[Stored items from a collection]

----

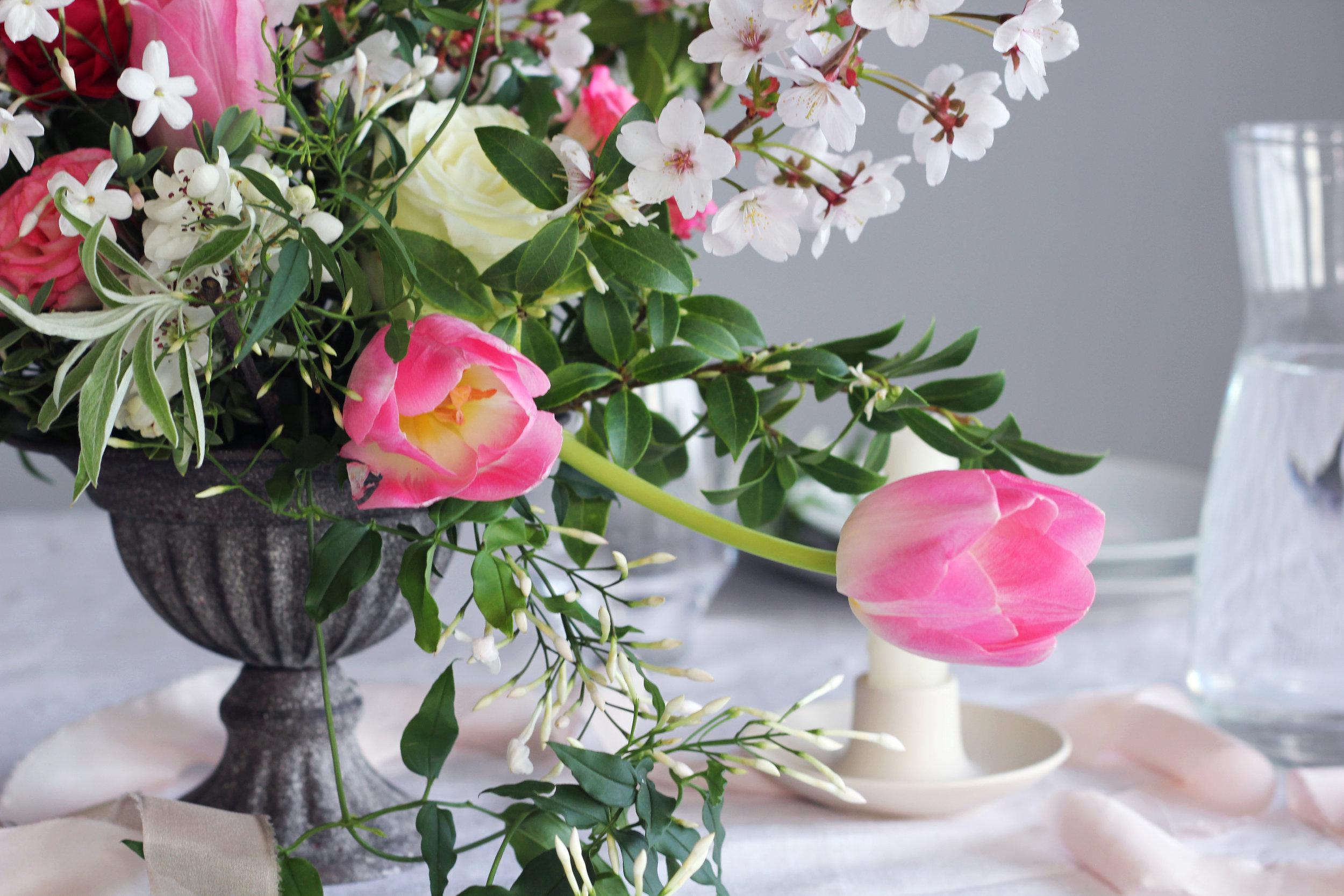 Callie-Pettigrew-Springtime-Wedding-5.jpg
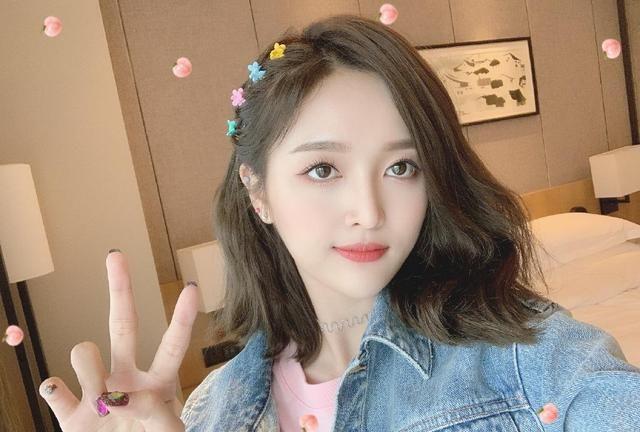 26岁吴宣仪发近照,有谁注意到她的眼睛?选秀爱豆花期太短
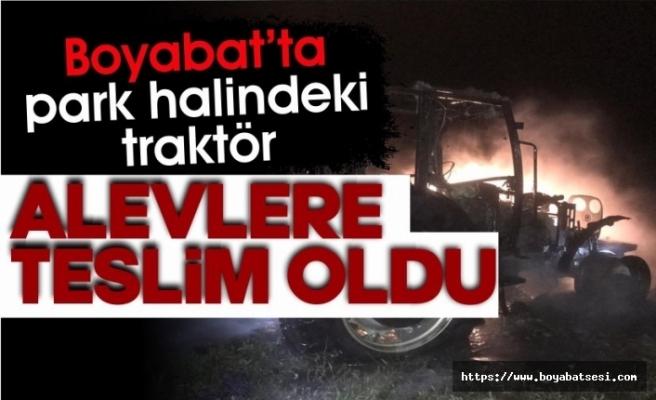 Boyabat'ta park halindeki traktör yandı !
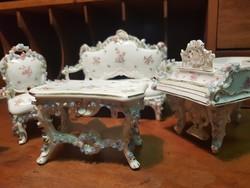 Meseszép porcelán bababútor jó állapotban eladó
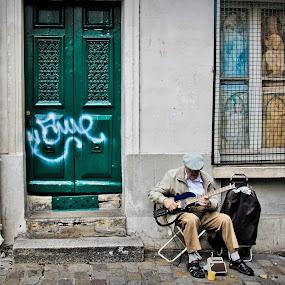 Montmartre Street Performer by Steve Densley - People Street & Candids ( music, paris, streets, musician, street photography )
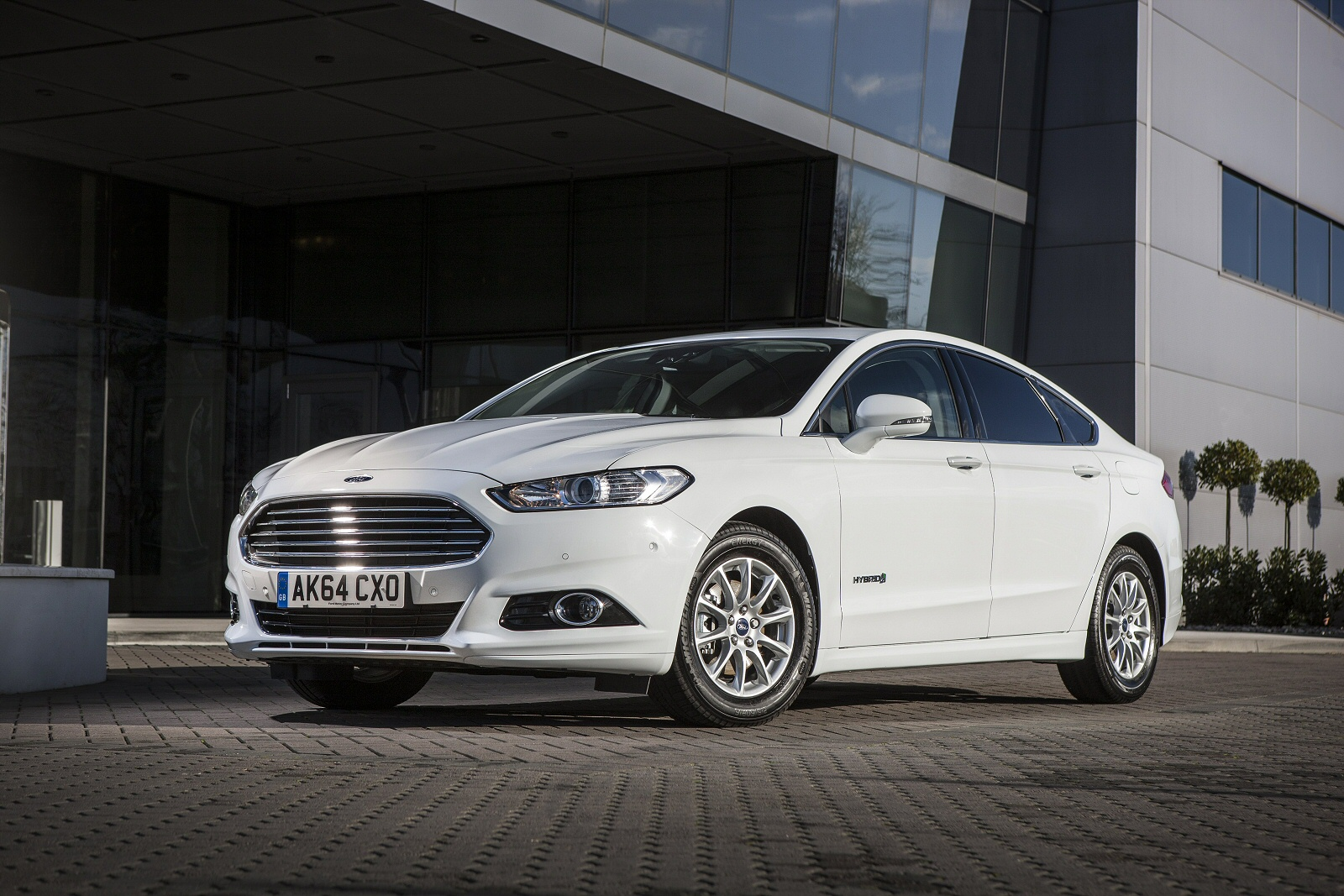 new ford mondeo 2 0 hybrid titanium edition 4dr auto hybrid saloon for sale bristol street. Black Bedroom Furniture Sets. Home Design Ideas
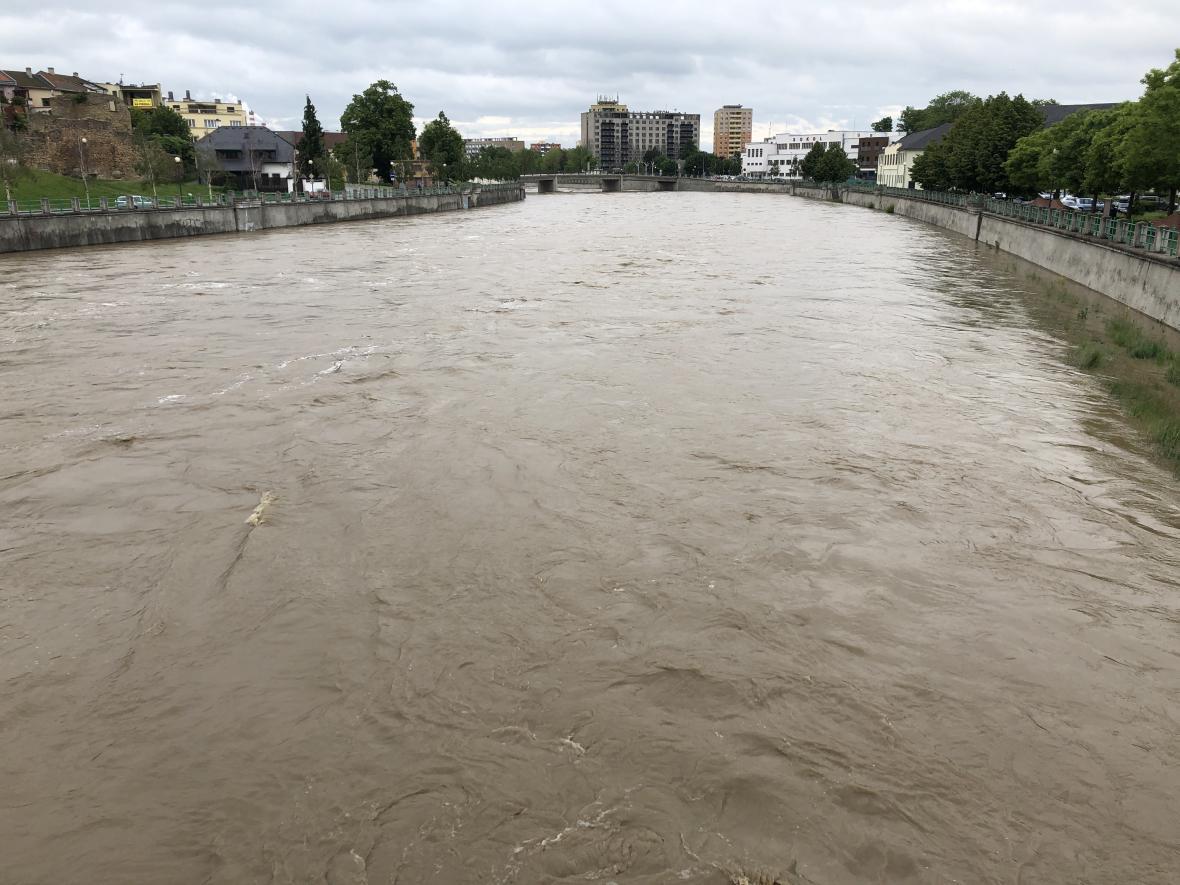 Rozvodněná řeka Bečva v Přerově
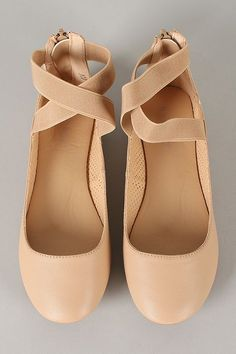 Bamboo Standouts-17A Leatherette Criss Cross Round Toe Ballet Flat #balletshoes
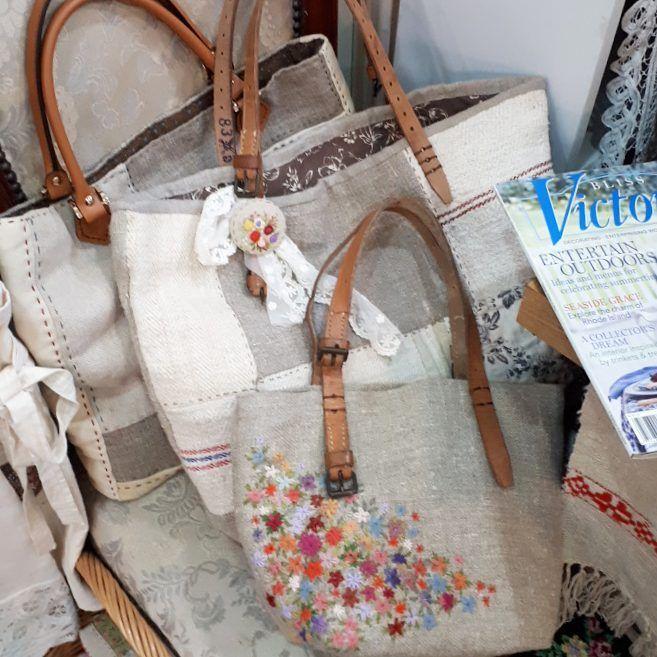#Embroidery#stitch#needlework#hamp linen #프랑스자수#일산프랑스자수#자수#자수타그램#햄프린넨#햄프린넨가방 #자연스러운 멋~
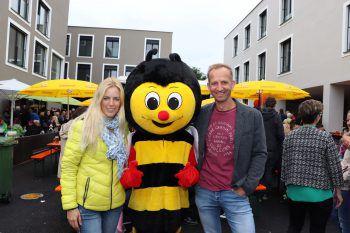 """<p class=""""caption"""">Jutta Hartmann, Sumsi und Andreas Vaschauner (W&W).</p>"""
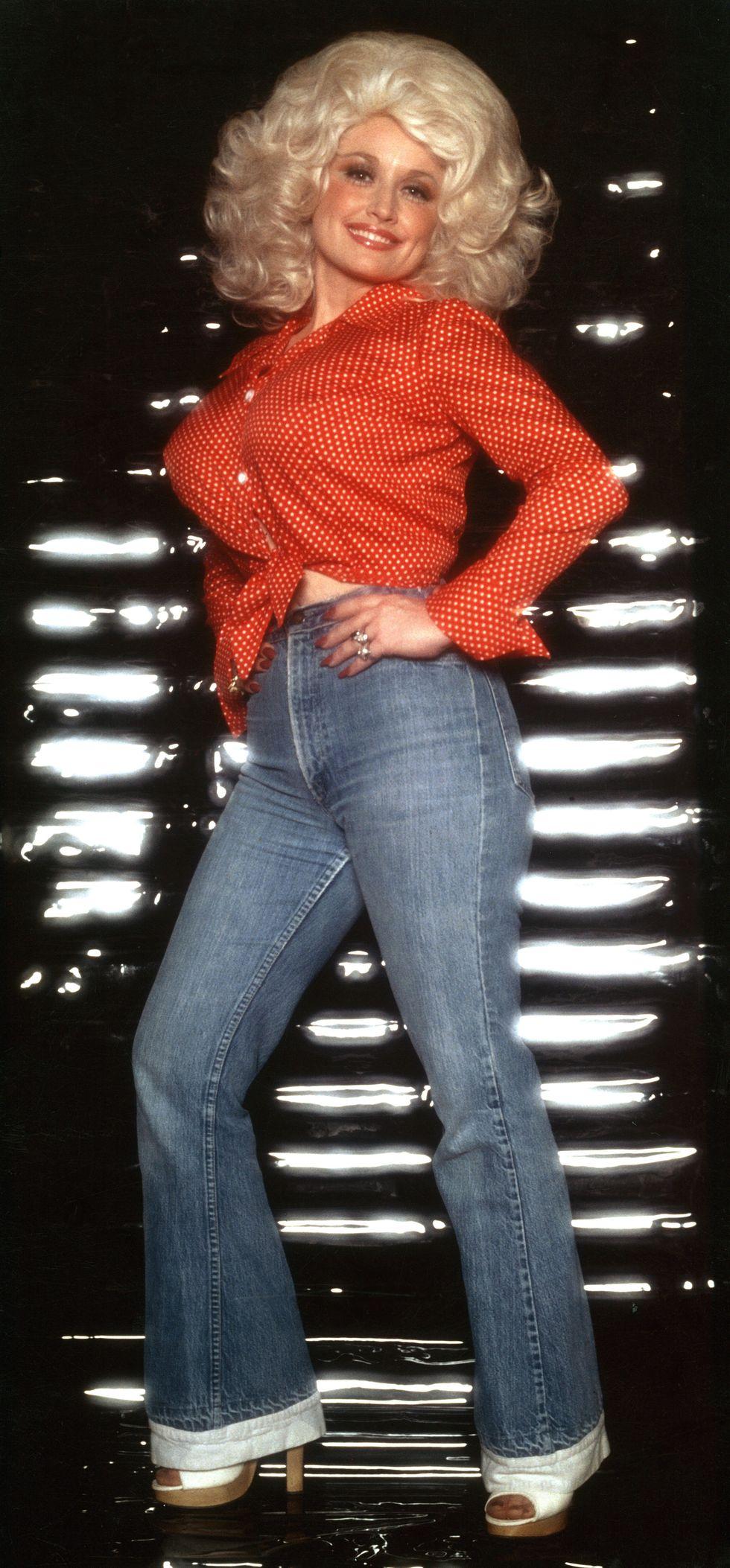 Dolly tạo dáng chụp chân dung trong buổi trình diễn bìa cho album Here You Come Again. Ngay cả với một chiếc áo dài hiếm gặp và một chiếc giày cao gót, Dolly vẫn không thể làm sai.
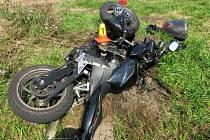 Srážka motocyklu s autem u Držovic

----

Every line above goes into your copy exactly; no images go in.

- **EXPECTED ANSWER**:
 Callie-Pettigrew-Springtime-Wedding-5.jpg
 26岁吴宣仪发近照,有谁注意到她的眼睛?选秀爱豆花期太短
 Boyabat'ta park halindeki traktör yandı !
 Meseszép porcelán bababútor jó állapotban eladó
 Montmartre Street Performer by Steve Densley - People Street & Candids ( music, paris, streets, musician, street photography )
 new ford mondeo 2 0 hybrid titanium edition 4dr auto hybrid saloon for sale bristol street. Black Bedroom Furniture Sets. Home Design Ideas
 Rozvodněná řeka Bečva v Přerově
 Bamboo Standouts-17A Leatherette Criss Cross Round Toe Ballet Flat #balletshoes
#Embroidery#stitch#needlework#hamp linen #프랑스자수#일산프랑스자수#자수#자수타그램#햄프린넨#햄프린넨가방 #자연스러운 멋~
 """<p class=""""caption"""">Jutta Hartmann, Sumsi und Andreas Vaschauner (W&W).</p>"""
 Dolly tạo dáng chụp chân dung trong buổi trình diễn bìa cho album Here You Come Again. Ngay cả với một chiếc áo dài hiếm gặp và một chiếc giày cao gót, Dolly vẫn không thể làm sai.
 Srážka motocyklu s autem u Držovic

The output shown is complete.